METHODS: Twenty-seven healthy men (age: 20.9±1.8 years) performed one repetition maximum (1RM), muscular endurance, and magnetic resonance imaging (MRI) tests on two separate occasions (before and after an 8-wk LME training program using a bilateral knee extensor machine). After baseline testing, the subjects were divided into three groups: untrained control (CO, N.=9), traditional training (TR, N.=9), and prior exhaustive training (PE, N.=9). Both the TR and PE groups trained using the same LME training protocol (2 d∙wk-1; 3 sets of 15-20 repetitions at 50% of 1RM) throughout the 8-wk experimental period; the only difference was that the PE group performed an additional set of exhaustive exercise at 80% of 1RM immediately before each training session.

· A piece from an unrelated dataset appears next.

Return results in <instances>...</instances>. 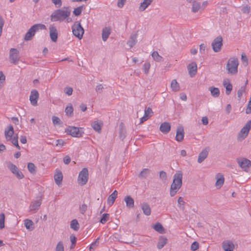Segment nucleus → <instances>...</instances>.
<instances>
[{"mask_svg": "<svg viewBox=\"0 0 251 251\" xmlns=\"http://www.w3.org/2000/svg\"><path fill=\"white\" fill-rule=\"evenodd\" d=\"M71 14L69 7H64L62 9L55 11L50 16L52 22L62 21L67 19Z\"/></svg>", "mask_w": 251, "mask_h": 251, "instance_id": "obj_1", "label": "nucleus"}, {"mask_svg": "<svg viewBox=\"0 0 251 251\" xmlns=\"http://www.w3.org/2000/svg\"><path fill=\"white\" fill-rule=\"evenodd\" d=\"M182 173L177 171L174 175L173 182L171 186L170 194L172 196L176 195L182 185Z\"/></svg>", "mask_w": 251, "mask_h": 251, "instance_id": "obj_2", "label": "nucleus"}, {"mask_svg": "<svg viewBox=\"0 0 251 251\" xmlns=\"http://www.w3.org/2000/svg\"><path fill=\"white\" fill-rule=\"evenodd\" d=\"M5 137L7 141H10L11 143L17 147L18 150L20 147L18 144V136L17 134H14V128L12 126L9 125L5 128Z\"/></svg>", "mask_w": 251, "mask_h": 251, "instance_id": "obj_3", "label": "nucleus"}, {"mask_svg": "<svg viewBox=\"0 0 251 251\" xmlns=\"http://www.w3.org/2000/svg\"><path fill=\"white\" fill-rule=\"evenodd\" d=\"M238 60L237 58L232 57L229 58L226 66V69L228 74L230 75L236 74L238 72Z\"/></svg>", "mask_w": 251, "mask_h": 251, "instance_id": "obj_4", "label": "nucleus"}, {"mask_svg": "<svg viewBox=\"0 0 251 251\" xmlns=\"http://www.w3.org/2000/svg\"><path fill=\"white\" fill-rule=\"evenodd\" d=\"M65 132L74 137H79L82 136L83 130L82 128L69 126L65 129Z\"/></svg>", "mask_w": 251, "mask_h": 251, "instance_id": "obj_5", "label": "nucleus"}, {"mask_svg": "<svg viewBox=\"0 0 251 251\" xmlns=\"http://www.w3.org/2000/svg\"><path fill=\"white\" fill-rule=\"evenodd\" d=\"M72 31L74 35L81 39L84 34V29L80 25V23L75 22L72 26Z\"/></svg>", "mask_w": 251, "mask_h": 251, "instance_id": "obj_6", "label": "nucleus"}, {"mask_svg": "<svg viewBox=\"0 0 251 251\" xmlns=\"http://www.w3.org/2000/svg\"><path fill=\"white\" fill-rule=\"evenodd\" d=\"M88 179V171L86 168H83L79 173L77 182L79 185L83 186L86 184Z\"/></svg>", "mask_w": 251, "mask_h": 251, "instance_id": "obj_7", "label": "nucleus"}, {"mask_svg": "<svg viewBox=\"0 0 251 251\" xmlns=\"http://www.w3.org/2000/svg\"><path fill=\"white\" fill-rule=\"evenodd\" d=\"M251 129V120L248 121L245 126L241 129L238 134V138L239 140L245 139L248 135Z\"/></svg>", "mask_w": 251, "mask_h": 251, "instance_id": "obj_8", "label": "nucleus"}, {"mask_svg": "<svg viewBox=\"0 0 251 251\" xmlns=\"http://www.w3.org/2000/svg\"><path fill=\"white\" fill-rule=\"evenodd\" d=\"M223 46V38L221 36L216 37L212 43V47L215 52H219L221 50Z\"/></svg>", "mask_w": 251, "mask_h": 251, "instance_id": "obj_9", "label": "nucleus"}, {"mask_svg": "<svg viewBox=\"0 0 251 251\" xmlns=\"http://www.w3.org/2000/svg\"><path fill=\"white\" fill-rule=\"evenodd\" d=\"M8 168L18 179H22L24 177L23 174L19 170L15 165L11 163H9L8 164Z\"/></svg>", "mask_w": 251, "mask_h": 251, "instance_id": "obj_10", "label": "nucleus"}, {"mask_svg": "<svg viewBox=\"0 0 251 251\" xmlns=\"http://www.w3.org/2000/svg\"><path fill=\"white\" fill-rule=\"evenodd\" d=\"M237 162L240 167L246 171L251 167V161L246 158L238 159Z\"/></svg>", "mask_w": 251, "mask_h": 251, "instance_id": "obj_11", "label": "nucleus"}, {"mask_svg": "<svg viewBox=\"0 0 251 251\" xmlns=\"http://www.w3.org/2000/svg\"><path fill=\"white\" fill-rule=\"evenodd\" d=\"M39 99V93L36 90L31 91L29 97V100L32 105L36 106L37 105V101Z\"/></svg>", "mask_w": 251, "mask_h": 251, "instance_id": "obj_12", "label": "nucleus"}, {"mask_svg": "<svg viewBox=\"0 0 251 251\" xmlns=\"http://www.w3.org/2000/svg\"><path fill=\"white\" fill-rule=\"evenodd\" d=\"M10 59L13 63H17L19 60V51L17 49H11L10 51Z\"/></svg>", "mask_w": 251, "mask_h": 251, "instance_id": "obj_13", "label": "nucleus"}, {"mask_svg": "<svg viewBox=\"0 0 251 251\" xmlns=\"http://www.w3.org/2000/svg\"><path fill=\"white\" fill-rule=\"evenodd\" d=\"M216 182L215 186L217 189H220L223 185L225 182V178L223 175L218 174L216 176Z\"/></svg>", "mask_w": 251, "mask_h": 251, "instance_id": "obj_14", "label": "nucleus"}, {"mask_svg": "<svg viewBox=\"0 0 251 251\" xmlns=\"http://www.w3.org/2000/svg\"><path fill=\"white\" fill-rule=\"evenodd\" d=\"M153 113V112L151 108L148 107L147 109H145L144 116L140 119V123H143L146 121L149 118L152 116Z\"/></svg>", "mask_w": 251, "mask_h": 251, "instance_id": "obj_15", "label": "nucleus"}, {"mask_svg": "<svg viewBox=\"0 0 251 251\" xmlns=\"http://www.w3.org/2000/svg\"><path fill=\"white\" fill-rule=\"evenodd\" d=\"M54 178L56 184L58 186H60L62 184L63 175L62 172L60 170H56V172L54 176Z\"/></svg>", "mask_w": 251, "mask_h": 251, "instance_id": "obj_16", "label": "nucleus"}, {"mask_svg": "<svg viewBox=\"0 0 251 251\" xmlns=\"http://www.w3.org/2000/svg\"><path fill=\"white\" fill-rule=\"evenodd\" d=\"M50 35L51 40L53 42H55L57 41L58 38V33L56 28L53 25L50 26Z\"/></svg>", "mask_w": 251, "mask_h": 251, "instance_id": "obj_17", "label": "nucleus"}, {"mask_svg": "<svg viewBox=\"0 0 251 251\" xmlns=\"http://www.w3.org/2000/svg\"><path fill=\"white\" fill-rule=\"evenodd\" d=\"M189 73L191 77L194 76L197 72V65L195 62L190 63L188 66Z\"/></svg>", "mask_w": 251, "mask_h": 251, "instance_id": "obj_18", "label": "nucleus"}, {"mask_svg": "<svg viewBox=\"0 0 251 251\" xmlns=\"http://www.w3.org/2000/svg\"><path fill=\"white\" fill-rule=\"evenodd\" d=\"M234 245L231 241H225L223 243V249L225 251H233Z\"/></svg>", "mask_w": 251, "mask_h": 251, "instance_id": "obj_19", "label": "nucleus"}, {"mask_svg": "<svg viewBox=\"0 0 251 251\" xmlns=\"http://www.w3.org/2000/svg\"><path fill=\"white\" fill-rule=\"evenodd\" d=\"M184 138V130L182 126H179L177 129L176 139V141H181Z\"/></svg>", "mask_w": 251, "mask_h": 251, "instance_id": "obj_20", "label": "nucleus"}, {"mask_svg": "<svg viewBox=\"0 0 251 251\" xmlns=\"http://www.w3.org/2000/svg\"><path fill=\"white\" fill-rule=\"evenodd\" d=\"M171 129V125L169 123L164 122L161 124L160 126V131L164 133H168Z\"/></svg>", "mask_w": 251, "mask_h": 251, "instance_id": "obj_21", "label": "nucleus"}, {"mask_svg": "<svg viewBox=\"0 0 251 251\" xmlns=\"http://www.w3.org/2000/svg\"><path fill=\"white\" fill-rule=\"evenodd\" d=\"M223 85L226 88V94L229 95L232 89V86L230 80L228 79H224L223 81Z\"/></svg>", "mask_w": 251, "mask_h": 251, "instance_id": "obj_22", "label": "nucleus"}, {"mask_svg": "<svg viewBox=\"0 0 251 251\" xmlns=\"http://www.w3.org/2000/svg\"><path fill=\"white\" fill-rule=\"evenodd\" d=\"M35 26H32L26 33L25 36V40H29L34 35L36 32Z\"/></svg>", "mask_w": 251, "mask_h": 251, "instance_id": "obj_23", "label": "nucleus"}, {"mask_svg": "<svg viewBox=\"0 0 251 251\" xmlns=\"http://www.w3.org/2000/svg\"><path fill=\"white\" fill-rule=\"evenodd\" d=\"M102 122L100 121H97L94 122L92 124V126L93 129L96 131L100 132L101 131V126H102Z\"/></svg>", "mask_w": 251, "mask_h": 251, "instance_id": "obj_24", "label": "nucleus"}, {"mask_svg": "<svg viewBox=\"0 0 251 251\" xmlns=\"http://www.w3.org/2000/svg\"><path fill=\"white\" fill-rule=\"evenodd\" d=\"M153 0H144L139 7V10L141 11L145 10L151 3Z\"/></svg>", "mask_w": 251, "mask_h": 251, "instance_id": "obj_25", "label": "nucleus"}, {"mask_svg": "<svg viewBox=\"0 0 251 251\" xmlns=\"http://www.w3.org/2000/svg\"><path fill=\"white\" fill-rule=\"evenodd\" d=\"M208 151L207 149H204L200 153L198 161L199 163L202 162L207 156Z\"/></svg>", "mask_w": 251, "mask_h": 251, "instance_id": "obj_26", "label": "nucleus"}, {"mask_svg": "<svg viewBox=\"0 0 251 251\" xmlns=\"http://www.w3.org/2000/svg\"><path fill=\"white\" fill-rule=\"evenodd\" d=\"M189 2H192V11L194 12H198L201 8L200 4L199 2L196 1V0H187Z\"/></svg>", "mask_w": 251, "mask_h": 251, "instance_id": "obj_27", "label": "nucleus"}, {"mask_svg": "<svg viewBox=\"0 0 251 251\" xmlns=\"http://www.w3.org/2000/svg\"><path fill=\"white\" fill-rule=\"evenodd\" d=\"M167 239L165 237H160L157 244V248L161 249L167 243Z\"/></svg>", "mask_w": 251, "mask_h": 251, "instance_id": "obj_28", "label": "nucleus"}, {"mask_svg": "<svg viewBox=\"0 0 251 251\" xmlns=\"http://www.w3.org/2000/svg\"><path fill=\"white\" fill-rule=\"evenodd\" d=\"M118 192L116 190H115L108 198L107 199V202L109 204H113L117 197Z\"/></svg>", "mask_w": 251, "mask_h": 251, "instance_id": "obj_29", "label": "nucleus"}, {"mask_svg": "<svg viewBox=\"0 0 251 251\" xmlns=\"http://www.w3.org/2000/svg\"><path fill=\"white\" fill-rule=\"evenodd\" d=\"M171 88L174 92H177L180 89L179 83L177 82L176 79H173L171 83Z\"/></svg>", "mask_w": 251, "mask_h": 251, "instance_id": "obj_30", "label": "nucleus"}, {"mask_svg": "<svg viewBox=\"0 0 251 251\" xmlns=\"http://www.w3.org/2000/svg\"><path fill=\"white\" fill-rule=\"evenodd\" d=\"M110 34V29L108 27H105L103 29L102 33V40L105 41Z\"/></svg>", "mask_w": 251, "mask_h": 251, "instance_id": "obj_31", "label": "nucleus"}, {"mask_svg": "<svg viewBox=\"0 0 251 251\" xmlns=\"http://www.w3.org/2000/svg\"><path fill=\"white\" fill-rule=\"evenodd\" d=\"M137 35L135 34L131 35L129 40L127 42V44L130 47H132L137 42Z\"/></svg>", "mask_w": 251, "mask_h": 251, "instance_id": "obj_32", "label": "nucleus"}, {"mask_svg": "<svg viewBox=\"0 0 251 251\" xmlns=\"http://www.w3.org/2000/svg\"><path fill=\"white\" fill-rule=\"evenodd\" d=\"M25 227L29 230H32L34 228V224L32 220L25 219L24 221Z\"/></svg>", "mask_w": 251, "mask_h": 251, "instance_id": "obj_33", "label": "nucleus"}, {"mask_svg": "<svg viewBox=\"0 0 251 251\" xmlns=\"http://www.w3.org/2000/svg\"><path fill=\"white\" fill-rule=\"evenodd\" d=\"M154 229L158 232L160 233L163 234L165 233V229L162 226V225L159 223H157L153 226Z\"/></svg>", "mask_w": 251, "mask_h": 251, "instance_id": "obj_34", "label": "nucleus"}, {"mask_svg": "<svg viewBox=\"0 0 251 251\" xmlns=\"http://www.w3.org/2000/svg\"><path fill=\"white\" fill-rule=\"evenodd\" d=\"M209 90L210 91L212 96L214 97H218L220 95V91L218 88L210 87Z\"/></svg>", "mask_w": 251, "mask_h": 251, "instance_id": "obj_35", "label": "nucleus"}, {"mask_svg": "<svg viewBox=\"0 0 251 251\" xmlns=\"http://www.w3.org/2000/svg\"><path fill=\"white\" fill-rule=\"evenodd\" d=\"M70 226L75 231H77L79 228V225L76 219L73 220L71 221Z\"/></svg>", "mask_w": 251, "mask_h": 251, "instance_id": "obj_36", "label": "nucleus"}, {"mask_svg": "<svg viewBox=\"0 0 251 251\" xmlns=\"http://www.w3.org/2000/svg\"><path fill=\"white\" fill-rule=\"evenodd\" d=\"M151 56L155 61L160 62L162 60V57L159 54L157 51H153L151 53Z\"/></svg>", "mask_w": 251, "mask_h": 251, "instance_id": "obj_37", "label": "nucleus"}, {"mask_svg": "<svg viewBox=\"0 0 251 251\" xmlns=\"http://www.w3.org/2000/svg\"><path fill=\"white\" fill-rule=\"evenodd\" d=\"M142 209L146 215L149 216L151 214V209L149 205H142Z\"/></svg>", "mask_w": 251, "mask_h": 251, "instance_id": "obj_38", "label": "nucleus"}, {"mask_svg": "<svg viewBox=\"0 0 251 251\" xmlns=\"http://www.w3.org/2000/svg\"><path fill=\"white\" fill-rule=\"evenodd\" d=\"M27 169L31 174H35L36 173V167L32 163H28Z\"/></svg>", "mask_w": 251, "mask_h": 251, "instance_id": "obj_39", "label": "nucleus"}, {"mask_svg": "<svg viewBox=\"0 0 251 251\" xmlns=\"http://www.w3.org/2000/svg\"><path fill=\"white\" fill-rule=\"evenodd\" d=\"M83 8L84 7L83 6H81L75 8L74 10L73 11V14L76 16L80 15L82 12V10L83 9Z\"/></svg>", "mask_w": 251, "mask_h": 251, "instance_id": "obj_40", "label": "nucleus"}, {"mask_svg": "<svg viewBox=\"0 0 251 251\" xmlns=\"http://www.w3.org/2000/svg\"><path fill=\"white\" fill-rule=\"evenodd\" d=\"M40 205H30L29 211L32 213H36L39 209Z\"/></svg>", "mask_w": 251, "mask_h": 251, "instance_id": "obj_41", "label": "nucleus"}, {"mask_svg": "<svg viewBox=\"0 0 251 251\" xmlns=\"http://www.w3.org/2000/svg\"><path fill=\"white\" fill-rule=\"evenodd\" d=\"M5 215L4 213L0 214V229L4 227Z\"/></svg>", "mask_w": 251, "mask_h": 251, "instance_id": "obj_42", "label": "nucleus"}, {"mask_svg": "<svg viewBox=\"0 0 251 251\" xmlns=\"http://www.w3.org/2000/svg\"><path fill=\"white\" fill-rule=\"evenodd\" d=\"M109 218V214H107V213L103 214L102 215V217L100 220V222L101 224H104L108 220Z\"/></svg>", "mask_w": 251, "mask_h": 251, "instance_id": "obj_43", "label": "nucleus"}, {"mask_svg": "<svg viewBox=\"0 0 251 251\" xmlns=\"http://www.w3.org/2000/svg\"><path fill=\"white\" fill-rule=\"evenodd\" d=\"M55 251H64L63 244L61 241L57 243L55 248Z\"/></svg>", "mask_w": 251, "mask_h": 251, "instance_id": "obj_44", "label": "nucleus"}, {"mask_svg": "<svg viewBox=\"0 0 251 251\" xmlns=\"http://www.w3.org/2000/svg\"><path fill=\"white\" fill-rule=\"evenodd\" d=\"M73 111V107L71 105L67 106L65 109V113L67 115L69 116H71L72 114Z\"/></svg>", "mask_w": 251, "mask_h": 251, "instance_id": "obj_45", "label": "nucleus"}, {"mask_svg": "<svg viewBox=\"0 0 251 251\" xmlns=\"http://www.w3.org/2000/svg\"><path fill=\"white\" fill-rule=\"evenodd\" d=\"M150 171L148 169H144L139 174V176L140 177H145L149 174Z\"/></svg>", "mask_w": 251, "mask_h": 251, "instance_id": "obj_46", "label": "nucleus"}, {"mask_svg": "<svg viewBox=\"0 0 251 251\" xmlns=\"http://www.w3.org/2000/svg\"><path fill=\"white\" fill-rule=\"evenodd\" d=\"M199 244L196 241L194 242L191 246V250L193 251H195L199 249Z\"/></svg>", "mask_w": 251, "mask_h": 251, "instance_id": "obj_47", "label": "nucleus"}, {"mask_svg": "<svg viewBox=\"0 0 251 251\" xmlns=\"http://www.w3.org/2000/svg\"><path fill=\"white\" fill-rule=\"evenodd\" d=\"M125 201L126 204H134V202L133 199L129 196L125 197Z\"/></svg>", "mask_w": 251, "mask_h": 251, "instance_id": "obj_48", "label": "nucleus"}, {"mask_svg": "<svg viewBox=\"0 0 251 251\" xmlns=\"http://www.w3.org/2000/svg\"><path fill=\"white\" fill-rule=\"evenodd\" d=\"M151 65L149 63H145L144 65V71L146 74H148L150 69Z\"/></svg>", "mask_w": 251, "mask_h": 251, "instance_id": "obj_49", "label": "nucleus"}, {"mask_svg": "<svg viewBox=\"0 0 251 251\" xmlns=\"http://www.w3.org/2000/svg\"><path fill=\"white\" fill-rule=\"evenodd\" d=\"M245 89H246V87L245 86H242L241 87V88L238 91V92H237V95H238V97L239 98H241V97H242L243 93H244V92L245 91Z\"/></svg>", "mask_w": 251, "mask_h": 251, "instance_id": "obj_50", "label": "nucleus"}, {"mask_svg": "<svg viewBox=\"0 0 251 251\" xmlns=\"http://www.w3.org/2000/svg\"><path fill=\"white\" fill-rule=\"evenodd\" d=\"M99 239H100V238H98L96 241L93 242L90 246V251H91V249L95 248L96 246H97L99 244Z\"/></svg>", "mask_w": 251, "mask_h": 251, "instance_id": "obj_51", "label": "nucleus"}, {"mask_svg": "<svg viewBox=\"0 0 251 251\" xmlns=\"http://www.w3.org/2000/svg\"><path fill=\"white\" fill-rule=\"evenodd\" d=\"M33 26H35V30H37L39 29H46V27L43 24H36L33 25Z\"/></svg>", "mask_w": 251, "mask_h": 251, "instance_id": "obj_52", "label": "nucleus"}, {"mask_svg": "<svg viewBox=\"0 0 251 251\" xmlns=\"http://www.w3.org/2000/svg\"><path fill=\"white\" fill-rule=\"evenodd\" d=\"M250 9H251L250 7L248 5H246V6H244V7H243V8L242 9V11L244 13L249 14L250 12Z\"/></svg>", "mask_w": 251, "mask_h": 251, "instance_id": "obj_53", "label": "nucleus"}, {"mask_svg": "<svg viewBox=\"0 0 251 251\" xmlns=\"http://www.w3.org/2000/svg\"><path fill=\"white\" fill-rule=\"evenodd\" d=\"M87 205H81V206H80L79 207V210H80V212L82 214H84L85 213V212H86V211L87 210Z\"/></svg>", "mask_w": 251, "mask_h": 251, "instance_id": "obj_54", "label": "nucleus"}, {"mask_svg": "<svg viewBox=\"0 0 251 251\" xmlns=\"http://www.w3.org/2000/svg\"><path fill=\"white\" fill-rule=\"evenodd\" d=\"M52 1L56 7H59L62 5L61 0H52Z\"/></svg>", "mask_w": 251, "mask_h": 251, "instance_id": "obj_55", "label": "nucleus"}, {"mask_svg": "<svg viewBox=\"0 0 251 251\" xmlns=\"http://www.w3.org/2000/svg\"><path fill=\"white\" fill-rule=\"evenodd\" d=\"M52 120L54 125L59 124L60 122L59 118L56 116H53L52 117Z\"/></svg>", "mask_w": 251, "mask_h": 251, "instance_id": "obj_56", "label": "nucleus"}, {"mask_svg": "<svg viewBox=\"0 0 251 251\" xmlns=\"http://www.w3.org/2000/svg\"><path fill=\"white\" fill-rule=\"evenodd\" d=\"M65 92L66 94L70 96L72 94L73 89L71 87H67L65 89Z\"/></svg>", "mask_w": 251, "mask_h": 251, "instance_id": "obj_57", "label": "nucleus"}, {"mask_svg": "<svg viewBox=\"0 0 251 251\" xmlns=\"http://www.w3.org/2000/svg\"><path fill=\"white\" fill-rule=\"evenodd\" d=\"M65 144L64 141L63 140H57L56 141V146H60L62 147L64 146Z\"/></svg>", "mask_w": 251, "mask_h": 251, "instance_id": "obj_58", "label": "nucleus"}, {"mask_svg": "<svg viewBox=\"0 0 251 251\" xmlns=\"http://www.w3.org/2000/svg\"><path fill=\"white\" fill-rule=\"evenodd\" d=\"M160 177L163 180H165L167 178V175L165 172L161 171L160 173Z\"/></svg>", "mask_w": 251, "mask_h": 251, "instance_id": "obj_59", "label": "nucleus"}, {"mask_svg": "<svg viewBox=\"0 0 251 251\" xmlns=\"http://www.w3.org/2000/svg\"><path fill=\"white\" fill-rule=\"evenodd\" d=\"M3 24H4V21H3V19L1 17H0V36L1 35Z\"/></svg>", "mask_w": 251, "mask_h": 251, "instance_id": "obj_60", "label": "nucleus"}, {"mask_svg": "<svg viewBox=\"0 0 251 251\" xmlns=\"http://www.w3.org/2000/svg\"><path fill=\"white\" fill-rule=\"evenodd\" d=\"M126 0H118V6L119 7H122L124 5Z\"/></svg>", "mask_w": 251, "mask_h": 251, "instance_id": "obj_61", "label": "nucleus"}, {"mask_svg": "<svg viewBox=\"0 0 251 251\" xmlns=\"http://www.w3.org/2000/svg\"><path fill=\"white\" fill-rule=\"evenodd\" d=\"M63 161L65 164H68L71 161V159L70 157L66 156L64 158Z\"/></svg>", "mask_w": 251, "mask_h": 251, "instance_id": "obj_62", "label": "nucleus"}, {"mask_svg": "<svg viewBox=\"0 0 251 251\" xmlns=\"http://www.w3.org/2000/svg\"><path fill=\"white\" fill-rule=\"evenodd\" d=\"M201 121L204 125H207L208 124V120L206 117H203Z\"/></svg>", "mask_w": 251, "mask_h": 251, "instance_id": "obj_63", "label": "nucleus"}, {"mask_svg": "<svg viewBox=\"0 0 251 251\" xmlns=\"http://www.w3.org/2000/svg\"><path fill=\"white\" fill-rule=\"evenodd\" d=\"M242 60L243 62H245L246 64H248V59L245 54H242L241 56Z\"/></svg>", "mask_w": 251, "mask_h": 251, "instance_id": "obj_64", "label": "nucleus"}]
</instances>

RESULTS: After 8 wk, the PE group experienced a greater (P<0.05) increase in 1RM, endurance, and work efficiency than the TR group. Additionally, no changes (P>0.05) in cross-sectional area (CSA), body mass and daily dietary intake were observed from pre- to post-test in either group.
CONCLUSIONS: These results suggest that the inclusion of a single set of exhaustive exercise at 80% of 1RM immediately before LME training can be a suitable strategy for inducing additional beneficial effects on quadriceps strength and endurance in young men.